**PROBLEM STATEMENT**
Would you transcribe each entry precisely as it stands, setting aside any images?

[Stored dataset items]
....
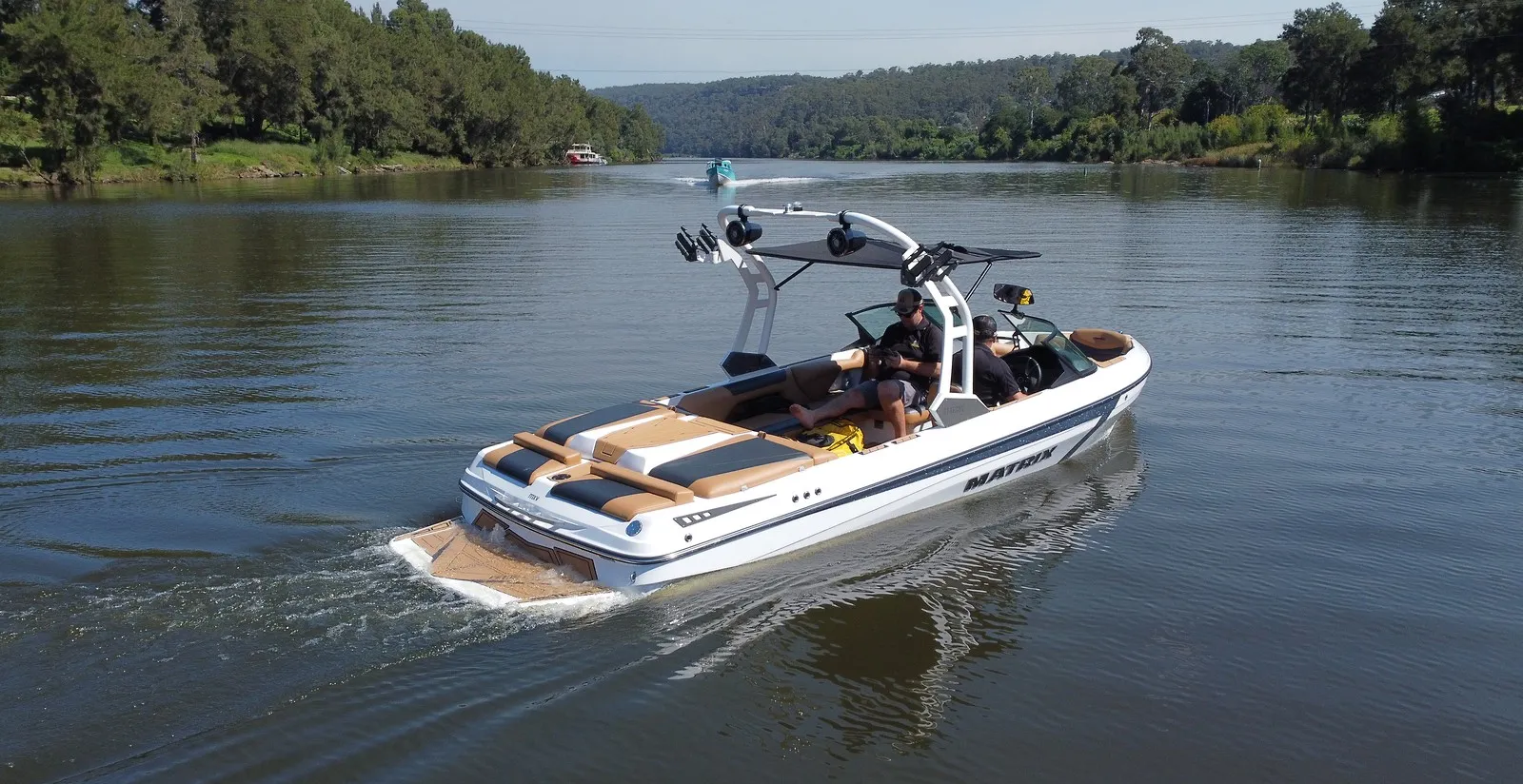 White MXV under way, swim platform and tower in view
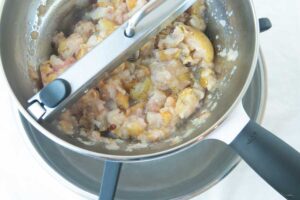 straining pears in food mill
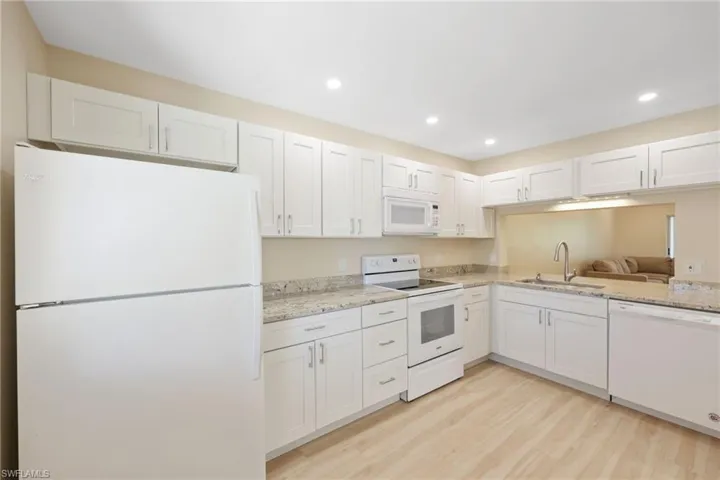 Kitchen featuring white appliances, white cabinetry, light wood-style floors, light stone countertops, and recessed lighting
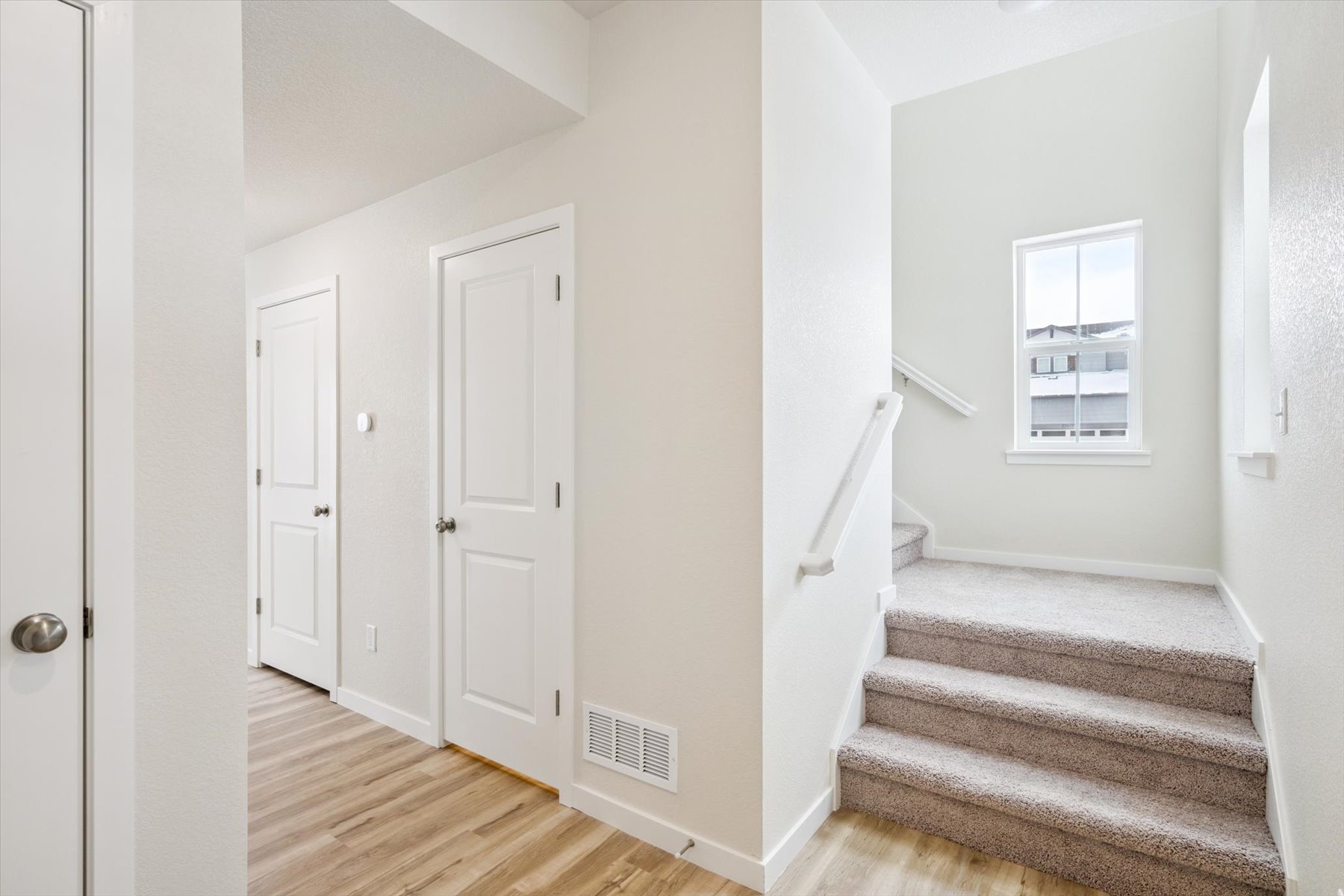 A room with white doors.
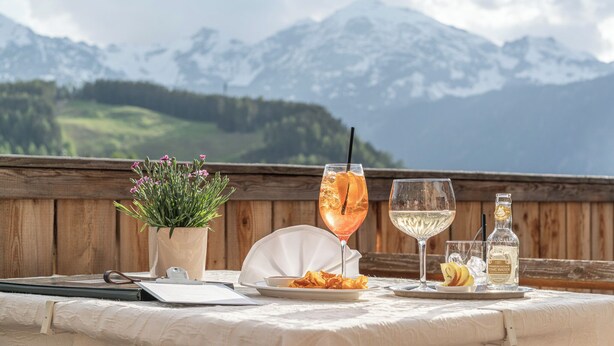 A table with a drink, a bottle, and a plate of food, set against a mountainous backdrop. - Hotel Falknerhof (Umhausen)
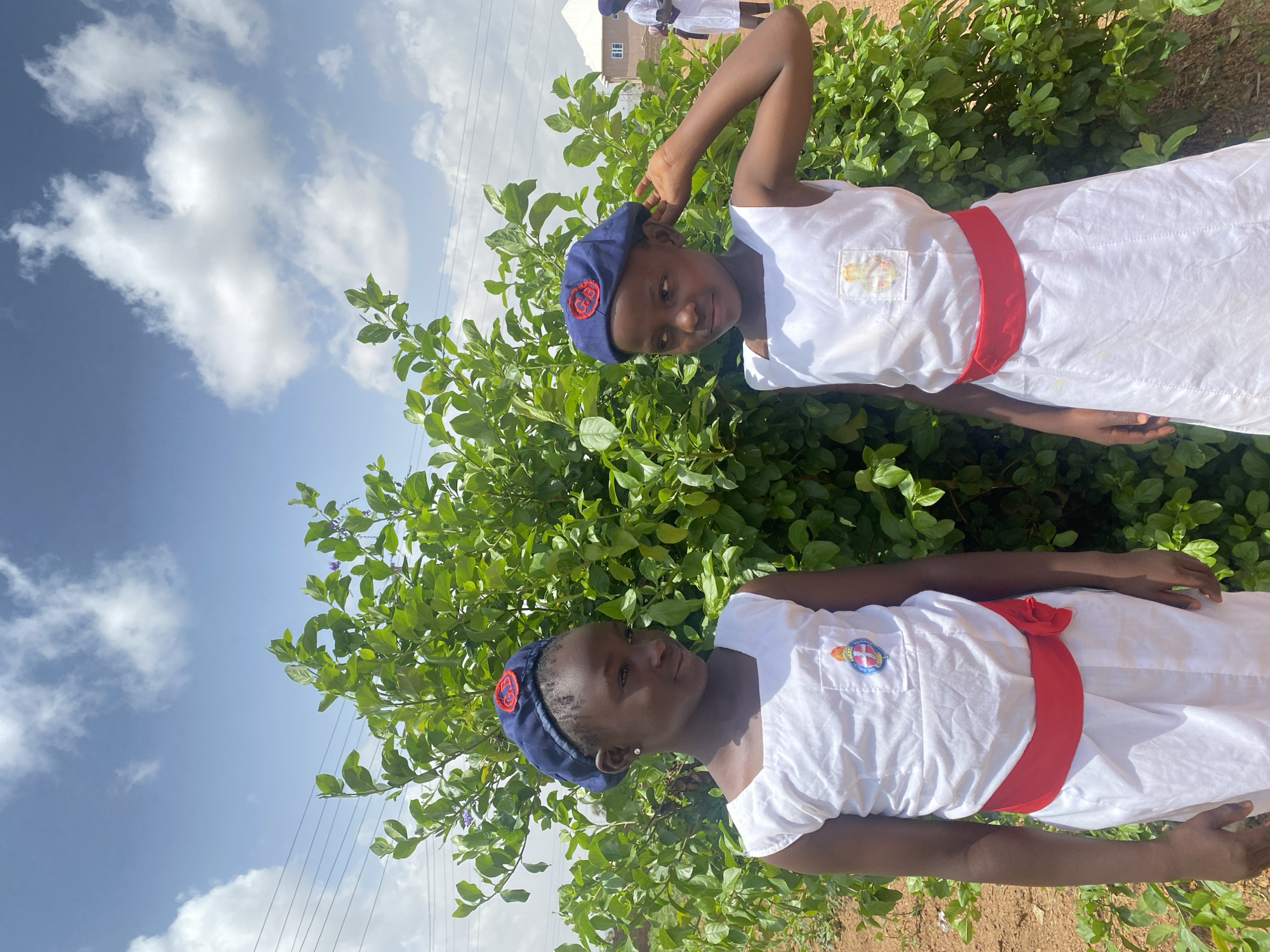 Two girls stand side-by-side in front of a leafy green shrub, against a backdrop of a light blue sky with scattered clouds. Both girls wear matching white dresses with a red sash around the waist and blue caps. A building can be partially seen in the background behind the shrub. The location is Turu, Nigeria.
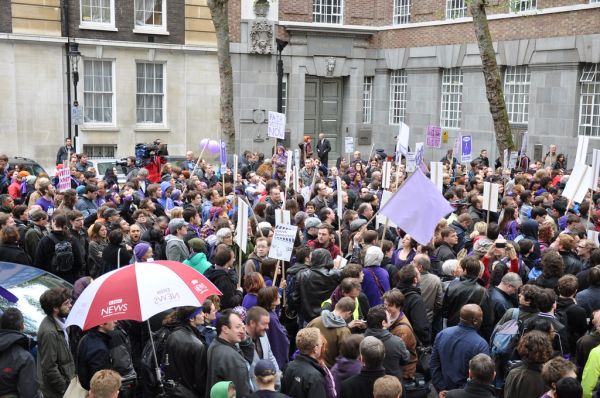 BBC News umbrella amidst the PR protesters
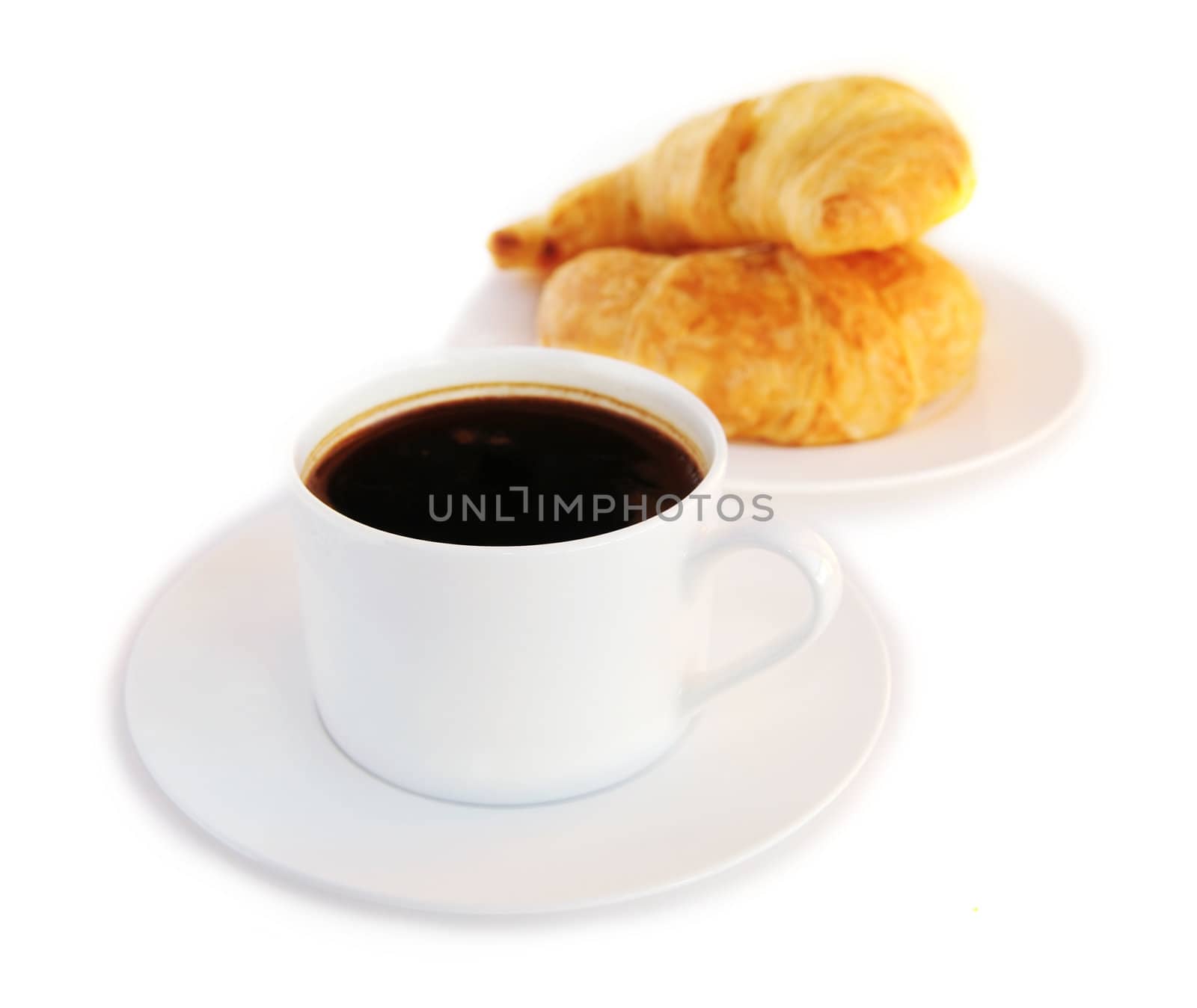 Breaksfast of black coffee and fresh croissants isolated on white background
....
**WRITTEN RESPONSE**
 White MXV under way, swim platform and tower in view
 straining pears in food mill
 Kitchen featuring white appliances, white cabinetry, light wood-style floors, light stone countertops, and recessed lighting
 A room with white doors.
 A table with a drink, a bottle, and a plate of food, set against a mountainous backdrop. - Hotel Falknerhof (Umhausen)
 Two girls stand side-by-side in front of a leafy green shrub, against a backdrop of a light blue sky with scattered clouds. Both girls wear matching white dresses with a red sash around the waist and blue caps. A building can be partially seen in the background behind the shrub. The location is Turu, Nigeria.
 BBC News umbrella amidst the PR protesters
 Breaksfast of black coffee and fresh croissants isolated on white background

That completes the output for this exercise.